What you are asked to do:
In the forum thread on Easton fork spacers, answer these:
(a) What maximum spacer height does ms6073 say manufacturers have been pushing for on forks with carbon steerers?
(b) According to the Easton instructions that cmg quotes, how far must a carbon steerer tube extend above the top of the stem clamp?
(c) What maximum does AlexCad5 recall from the instruction manual for the EC90slx?

Document passage:
[Start of Attachment]
# Max number of spacers on Easton EA90 SLX?



## tyro (May 15, 2005)

Does anyone know the max number of spacers I can use with the Easton carbon steerer SLX road fork? I know that you cannot use too many since the steerer is carbon. Thanks!


----------



## ms6073 (Jul 7, 2005)

The answer can be dependent on the stack height/rise of the stem, but the manufactuers have been pushing for a maximum of 4cm spacers to be used with forks with carbon steerers. Practically speaking, anything more than 4cm does bring up the question of whether or not the frame is a good match for the rider.


----------



## CleavesF (Dec 31, 2007)

Does it say there is a limit?

If not, you can put as many of them as you want. Some say to even put a spacer on top of your stem like a 2.5mm but nobody does that either. 

Unless they say you can't do it, you probably can. 

Carbon fiber will EXPLODE!


----------



## cmg (Oct 27, 2004)

from the easton technical section on forks http://www.eastonbike.com/downloadable_files_unprotected/instal_instr/fork_07-EN.pdf

"The spacer stack below the stem must not exceed 50 mm
(Figure 4).
• A carbon steerer tube must extend 7-8 mm above the top of the stem clamp and have a 10 mm spacer installed between the stem and the top cap (Figure 5)."


----------



## MB1 (Jan 27, 2004)

You could easily fit 50 (1mm) spacers in there.


----------



## tyro (May 15, 2005)

Thanks guys! 5 cm is plenty of space for me. I just want to be sure and ride safe with the carbon steerer. I'm usually more of a ti, aluminum, or steel guy. The carbon is a bit of a stretch for me.


----------



## AlexCad5 (Jan 2, 2005)

I could have sworn that 3cm was the max recommended by the instruction manual for my EC90slx. I was looking for it but didn't find it.


----------



## Cruzer2424 (Feb 8, 2005)
[End of Attachment]
Record excerpts:
[Start of Attachment]
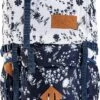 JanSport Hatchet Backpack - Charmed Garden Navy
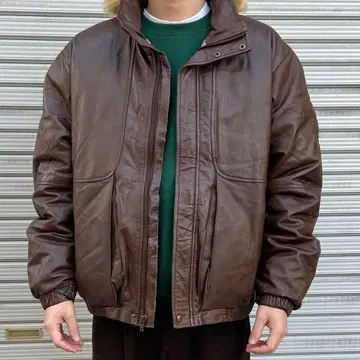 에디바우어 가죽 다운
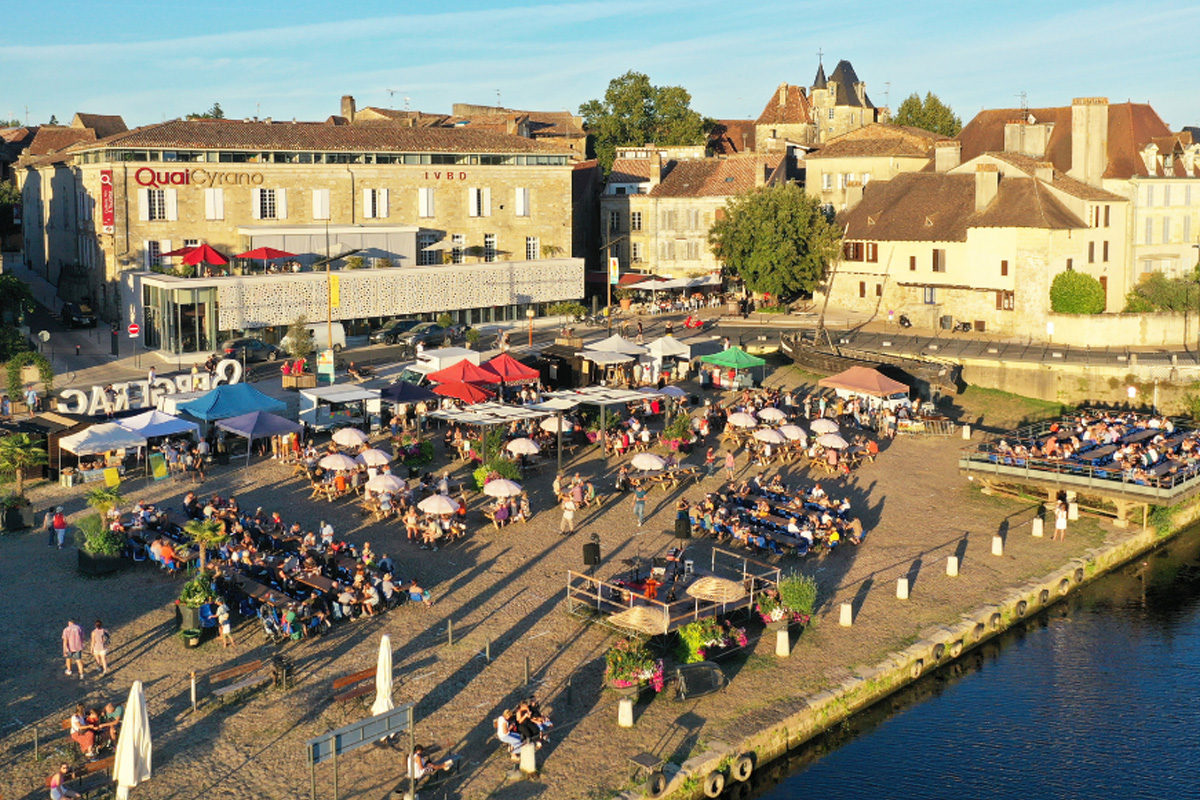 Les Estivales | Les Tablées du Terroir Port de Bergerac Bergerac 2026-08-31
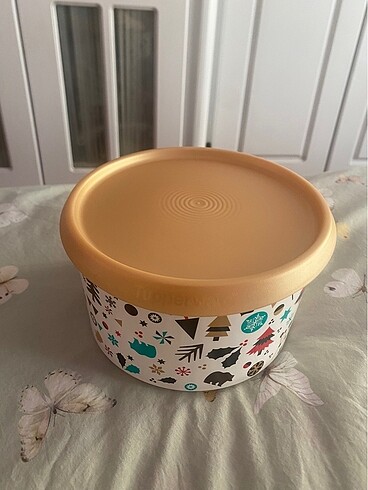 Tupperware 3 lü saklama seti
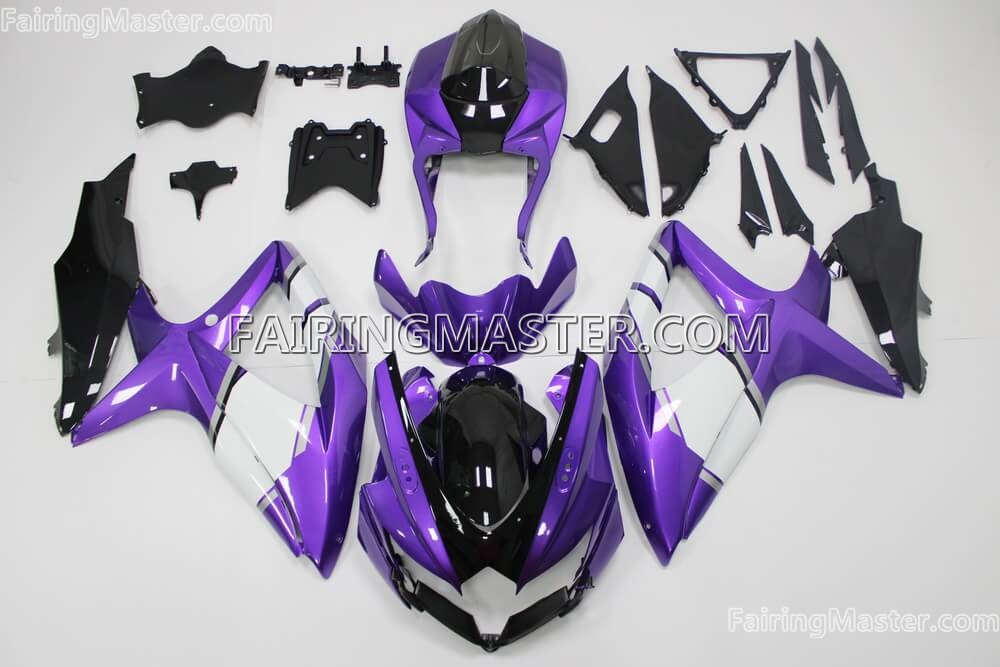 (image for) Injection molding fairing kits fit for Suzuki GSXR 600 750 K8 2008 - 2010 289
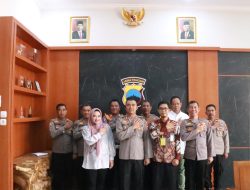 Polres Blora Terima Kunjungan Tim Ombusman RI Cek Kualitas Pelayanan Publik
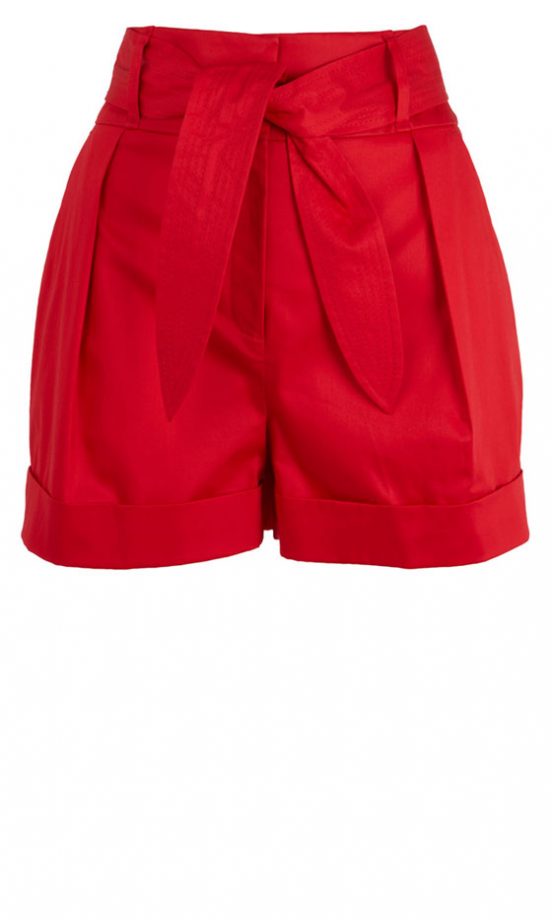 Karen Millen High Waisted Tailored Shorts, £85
[End of Attachment]
Answer to this task:
(a) 4 cm of spacers.
(b) 7-8 mm.
(c) 3 cm.